Le haut potentiel en résumé :
Quelques notions éclairantes simples à transmettre autour de vous,
surtout concernant les profils hétérogènes…

Comme le dit Olivier Revol, « les enfants haut potentiel ne sont pas forcément plus intelligents, mais ils ont une forme d’intelligence différente. »

En effet, le haut potentiel est un fonctionnement neuronal particulier et traduit un mélange entre l’inné, l’environnement et la génétique et possède une intelligence en arborescence.

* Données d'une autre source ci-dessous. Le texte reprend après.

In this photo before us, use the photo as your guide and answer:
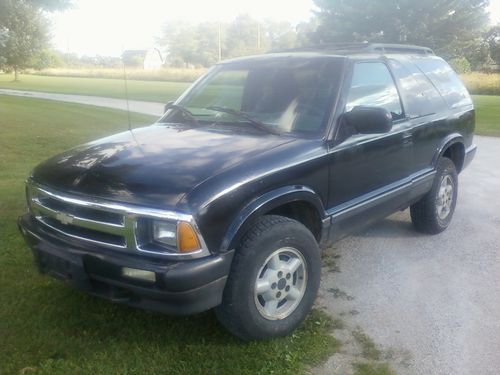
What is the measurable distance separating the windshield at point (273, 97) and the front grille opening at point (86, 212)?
135cm

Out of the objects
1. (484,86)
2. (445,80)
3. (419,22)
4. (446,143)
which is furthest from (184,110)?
(419,22)

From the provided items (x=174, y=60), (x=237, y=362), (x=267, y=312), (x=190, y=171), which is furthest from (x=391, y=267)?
(x=174, y=60)

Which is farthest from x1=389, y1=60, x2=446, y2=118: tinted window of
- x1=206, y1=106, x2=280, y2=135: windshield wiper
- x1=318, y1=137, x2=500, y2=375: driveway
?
x1=206, y1=106, x2=280, y2=135: windshield wiper

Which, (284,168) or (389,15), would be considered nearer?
(284,168)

L’enfant haut potentiel interpelle, dérange même et pour cause…
il s’exprime souvent comme un adulte, pose et se pose beaucoup de questions, existentielles, 
il a la plupart du temps une estime de soi très faible et peu confiance en lui,
il n’a que très peu d’amis car en décalage avec les autres enfants du même âge,
il est créatif et curieux, passionné et sa pensée et sa réflexion fonctionnent en continu ce qui l’empêche de trouver le sommeil, 
il somatise jusqu’à pouvoir se rendre malade, 
il est souvent en quête de sens et de justice et donc très vite angoissé, 
il négocie à peu près tout et a un fort esprit de contradiction,
il fonctionne à l’affect,
il n’a pas toujours le goût de l’effort et souvent très peu voire aucune méthodologie,
il n’aime pas vraiment les règles et le cadre imposé et cela pose problème notamment dans le système scolaire où il est incompris et vu comme un élève insolent et perturbateur,
il peut avoir des difficultés d’apprentissages dont les causes sont multi factorielles etc…

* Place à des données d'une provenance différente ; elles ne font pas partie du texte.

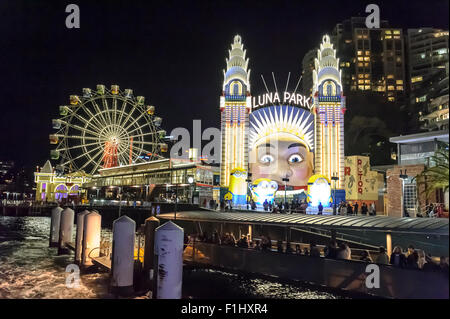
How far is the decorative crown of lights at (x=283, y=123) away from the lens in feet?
159

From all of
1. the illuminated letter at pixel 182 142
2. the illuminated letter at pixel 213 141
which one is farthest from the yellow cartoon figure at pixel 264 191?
the illuminated letter at pixel 182 142

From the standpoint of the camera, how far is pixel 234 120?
154 ft

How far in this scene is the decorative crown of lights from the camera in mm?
48312

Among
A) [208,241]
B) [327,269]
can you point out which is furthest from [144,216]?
[327,269]

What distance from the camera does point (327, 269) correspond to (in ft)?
55.3

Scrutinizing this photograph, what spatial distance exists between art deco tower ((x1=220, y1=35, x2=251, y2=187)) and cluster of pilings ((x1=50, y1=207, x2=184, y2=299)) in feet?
82.0

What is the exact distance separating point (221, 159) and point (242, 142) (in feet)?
11.5

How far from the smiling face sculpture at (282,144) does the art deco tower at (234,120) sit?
5.54ft

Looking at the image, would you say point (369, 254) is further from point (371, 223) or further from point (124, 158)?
point (124, 158)

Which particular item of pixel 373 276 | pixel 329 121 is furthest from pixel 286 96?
pixel 373 276

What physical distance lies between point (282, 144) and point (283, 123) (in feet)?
10.1

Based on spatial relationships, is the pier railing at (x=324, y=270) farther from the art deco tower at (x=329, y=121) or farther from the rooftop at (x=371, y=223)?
the art deco tower at (x=329, y=121)

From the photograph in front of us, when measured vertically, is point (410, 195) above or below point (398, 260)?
above
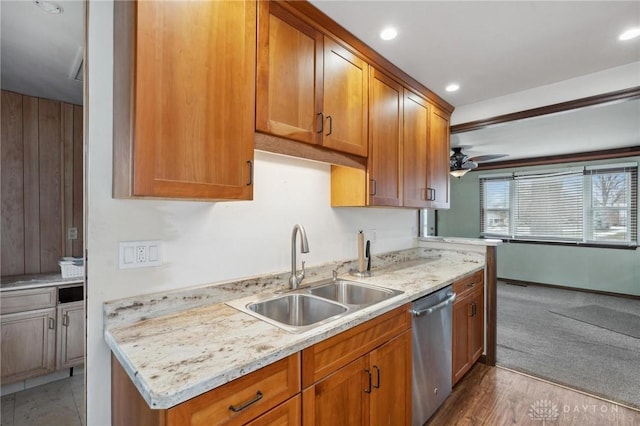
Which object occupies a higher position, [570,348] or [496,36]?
[496,36]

Le fonctionnement d’un enfant haut potentiel est donc particulier, 
souvent difficile à comprendre pour l’entourage qui a en tête l’image d’Epinal de l’enfant surdoué avec des lunettes, premier de la classe, calme et attentif, brillant, ordonné et obéissant…
Accepter que cet enfant soit en difficulté scolaire, qu’il ne rentre pas dans le fameux moule, puisse présenter des troubles associés, pour qui ne connaît pas le sujet, c’est quasi impossible!

Et pourtant…
Un enfant haut potentiel 
– peut ne pas être un élève performant,
– peut même être en échec scolaire,
– peut avoir des troubles associés tels que les DYS ou le TDAH, le TOP,
– est souvent « hyper tout » : hypersensible et hyper émotif , avoir une hyperesthésie, 
– peut présenter une misophonie, des troubles DYS exécutifs encore très méconnus et/ou une dyssynchronie,
– avoir des tics et des tocs, autant de points qui ne font qu’accentuer un peu plus leur fonctionnement particulier.

Le haut potentiel peut alors aussi devenir un handicap et entraîner des difficultés plus ou moins importantes selon le profil de l’enfant.

Une chose est certaine, c’est que l’on ne peut pas faire une généralité de ces particularités et que chaque enfant haut potentiel est différent et unique, comme chaque être humain et ce fonctionnement neuroatypique est riche et ne devrait pas être perçu comme un problème.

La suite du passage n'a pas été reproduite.